(TO-DO ITEM): Convert the records from the start through the line that contains "Boho Hoop Earrings" into a Markdown table with the columns Row and Text, giving each line a row number and skipping blank lines. Leave the pictures out.

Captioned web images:
*** Begin section ***

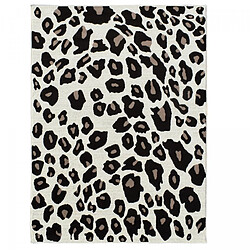 UnAmourDeTapis tapis salon 160x230 LYN1 LEOPARD Beige et marron motif félin tacheté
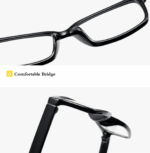 Reading Glasses Mens Womens Unisex Readers 4 PACK Square Frame New Style Quality - Image 19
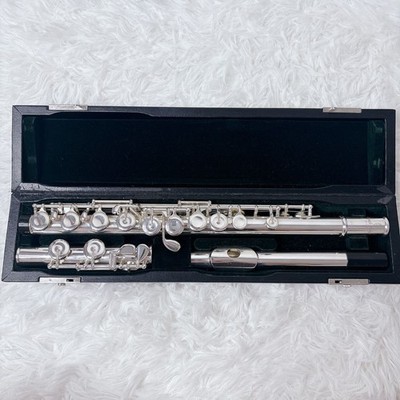 Pearl PF-505 E-Mechanism Flute Silver Lip Plate Hard Soft Case Gebraucht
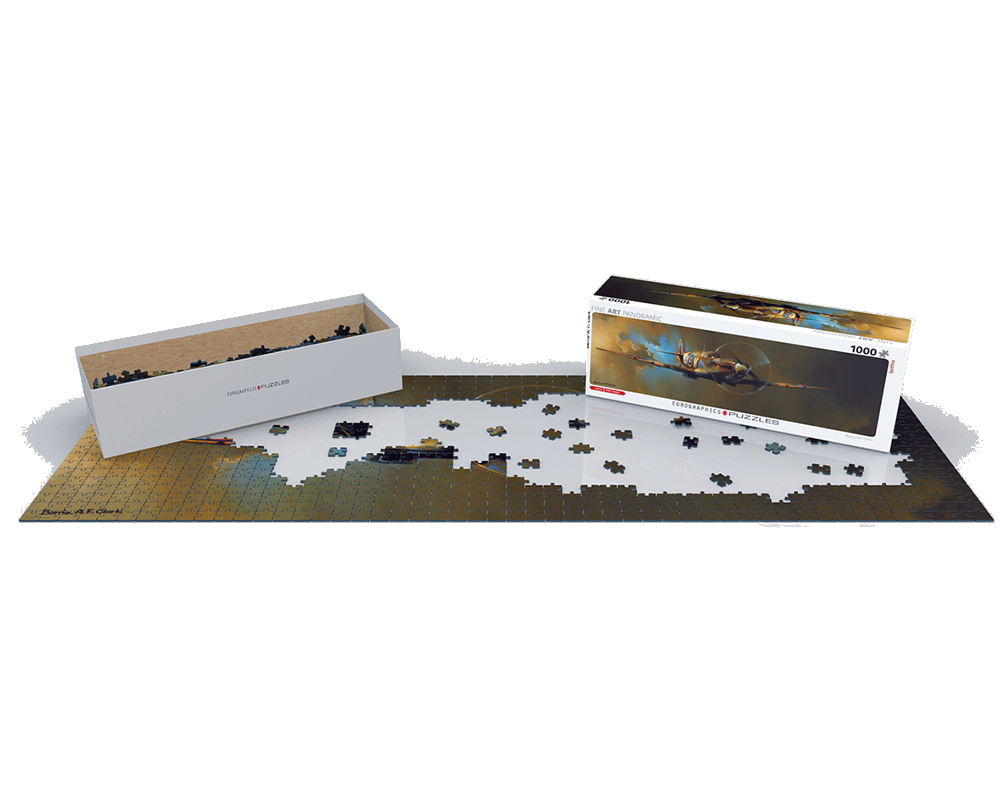 Barbie Clark - Spitfire: Rompecabezas 1000 Piezas Panorámico Eurographics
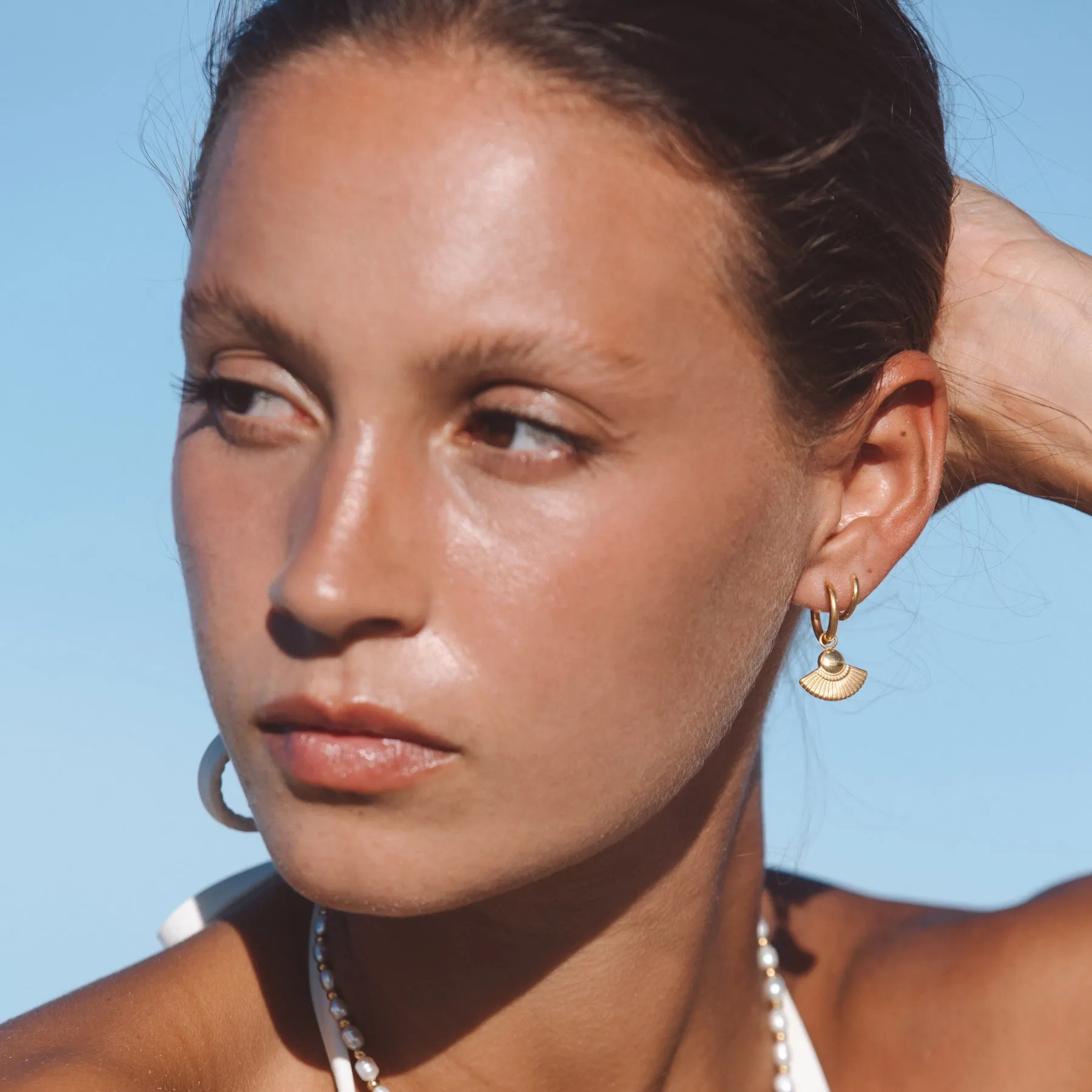 Boho Hoop Earrings sold by Atolea product image thumbnail 2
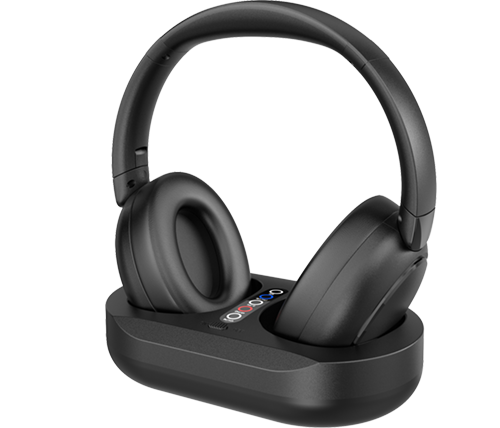 מציאון - אוזניות לטלוויזיה אלחוטיות נטענות Ivory Sound CR-V10 On Ear צבע שחור - מוחדש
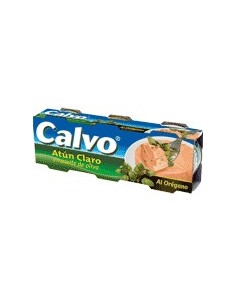 Atún claro en aceite de oliva al orégano Calvo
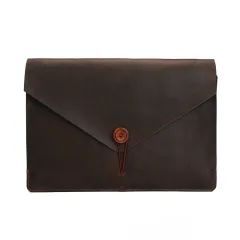 New Laptop Liner Bag, Computer Clutch, Tablet Case - Coffee - View 1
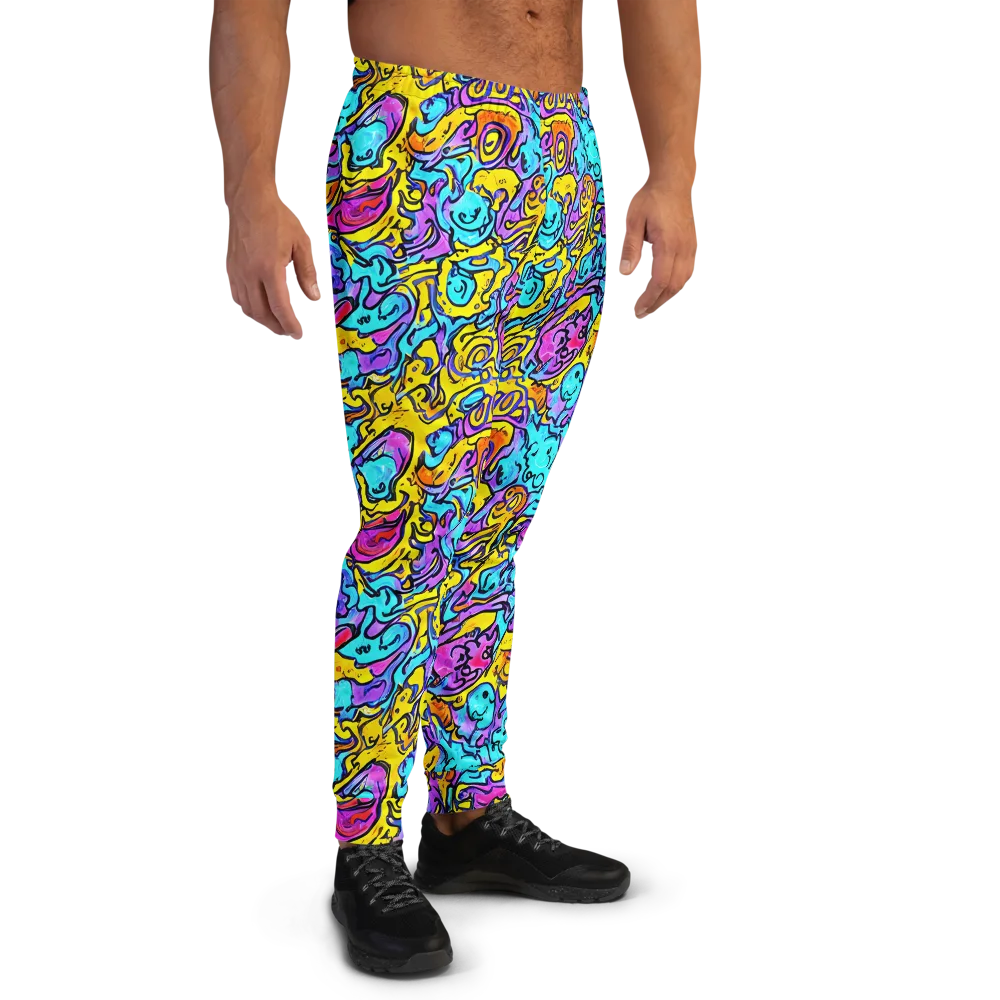 Graffiti Current on Men's Joggers — Right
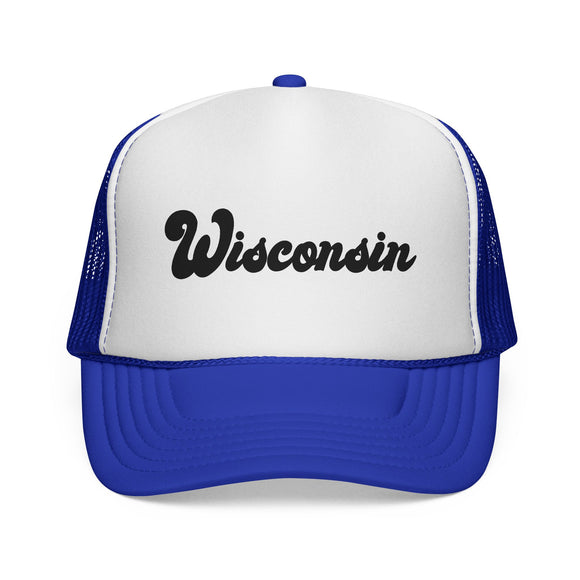Wisconsin trucker hat | State outline, vintage script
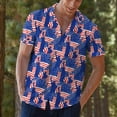 thumbnail image 6 of 4th of July American Flag Hawaiian Shirt For Men Independence Day Mens Hawaiian Shirts Short Sleeve Button Down Shirt Men, 6 of 7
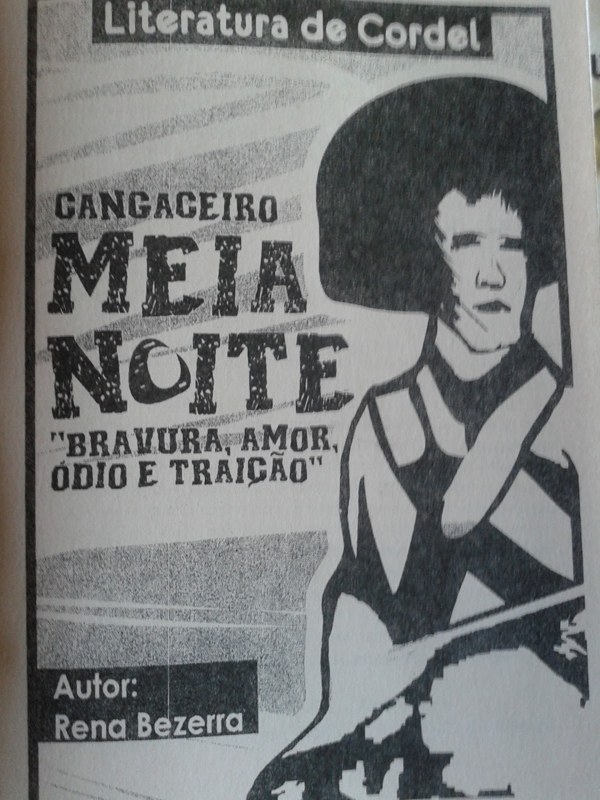 Capa de Cangaceiro Meia-Noite: "Bravura, amor, ódio e traição"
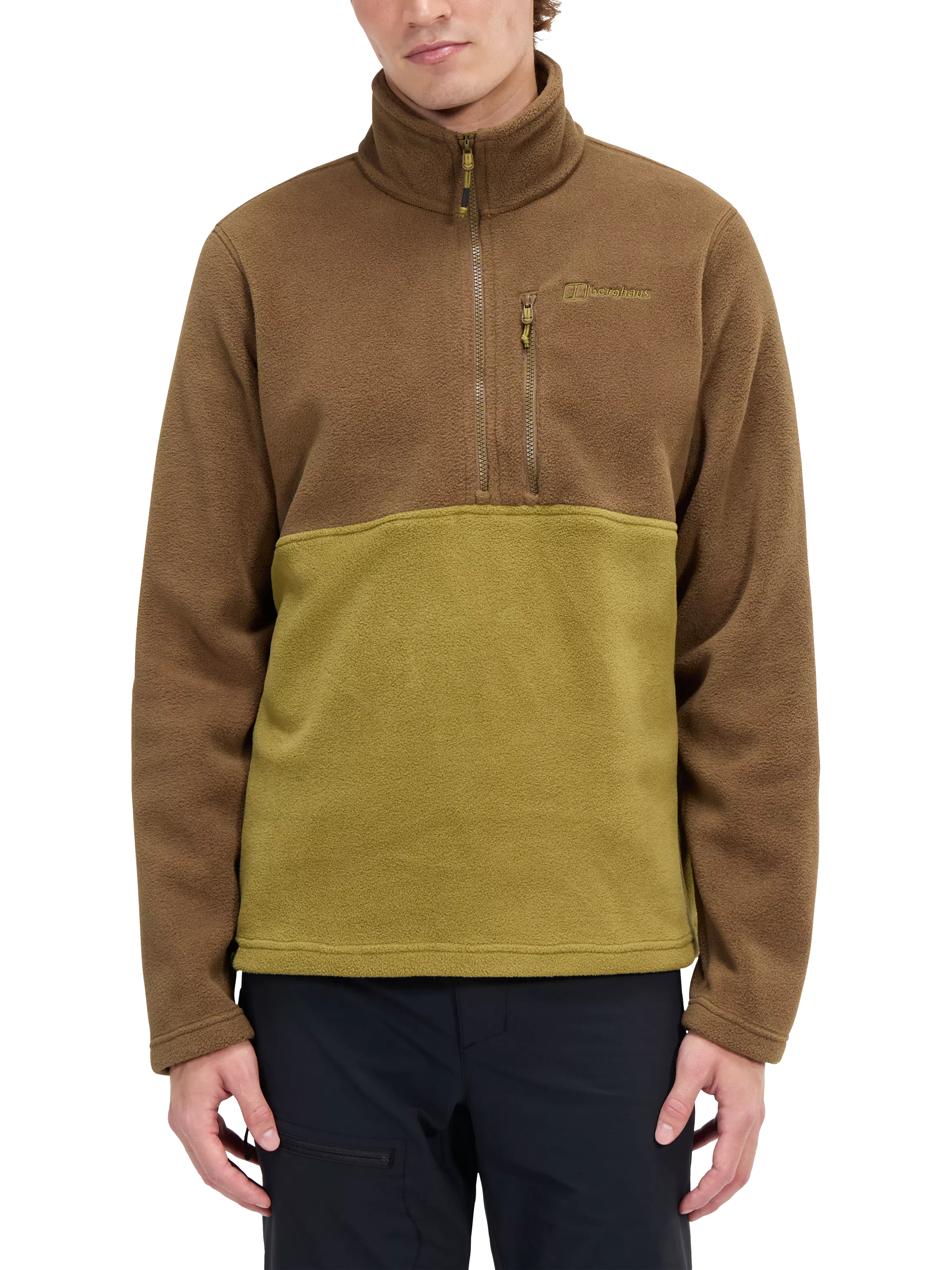 Berghaus Men s Prism PT HZ Polartec Fleece Jumper Bark Oak Moss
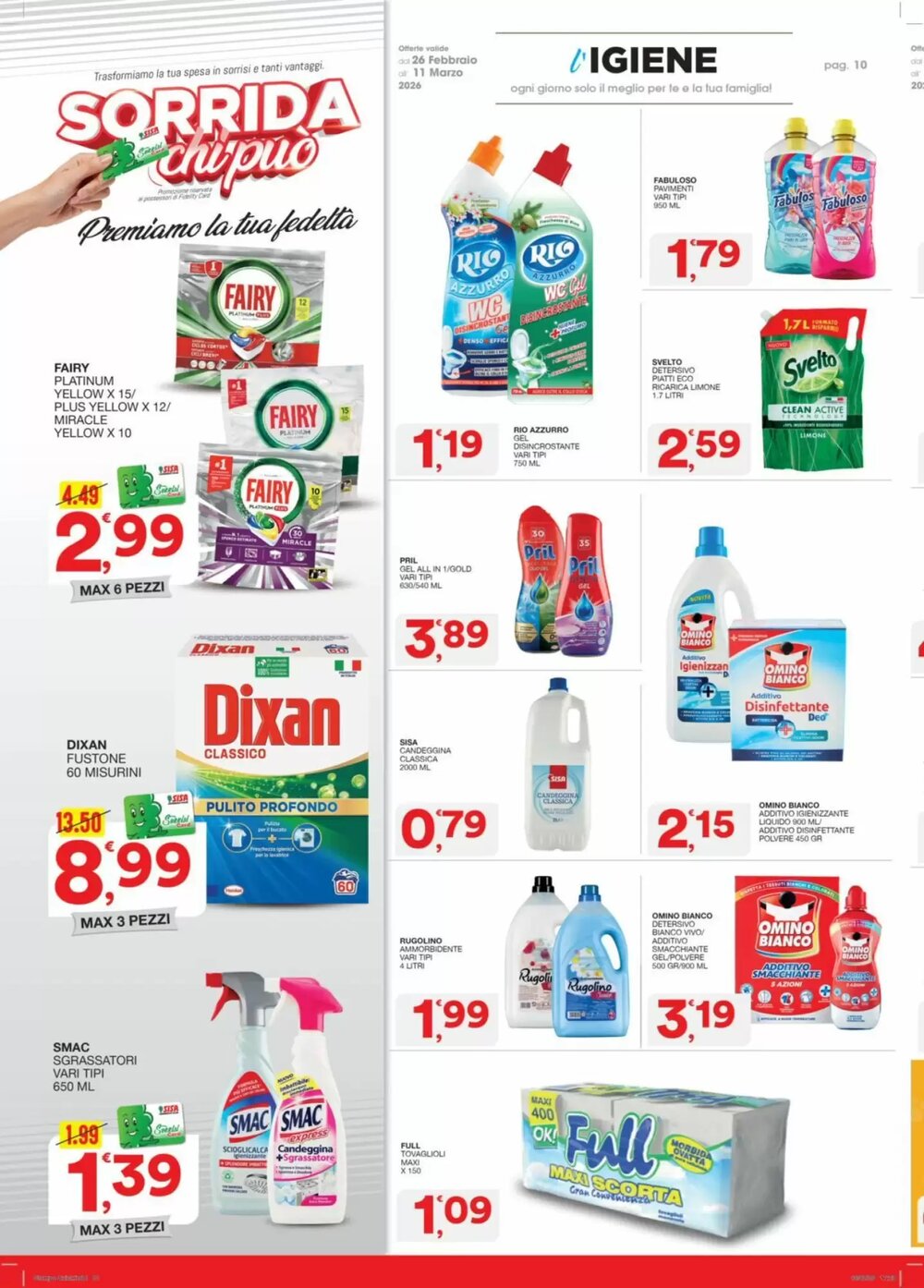 Volantino promozionale Quick Sisa  valide dal 26/02/2026 - Pagina 10.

*** End section ***

(EXPECTED ANSWER):
| Row | Text |
|---|---|
| 1 |  UnAmourDeTapis tapis salon 160x230 LYN1 LEOPARD Beige et marron motif félin tacheté |
| 2 |  Reading Glasses Mens Womens Unisex Readers 4 PACK Square Frame New Style Quality - Image 19 |
| 3 |  Pearl PF-505 E-Mechanism Flute Silver Lip Plate Hard Soft Case Gebraucht |
| 4 |  Barbie Clark - Spitfire: Rompecabezas 1000 Piezas Panorámico Eurographics |
| 5 |  Boho Hoop Earrings sold by Atolea product image thumbnail 2 |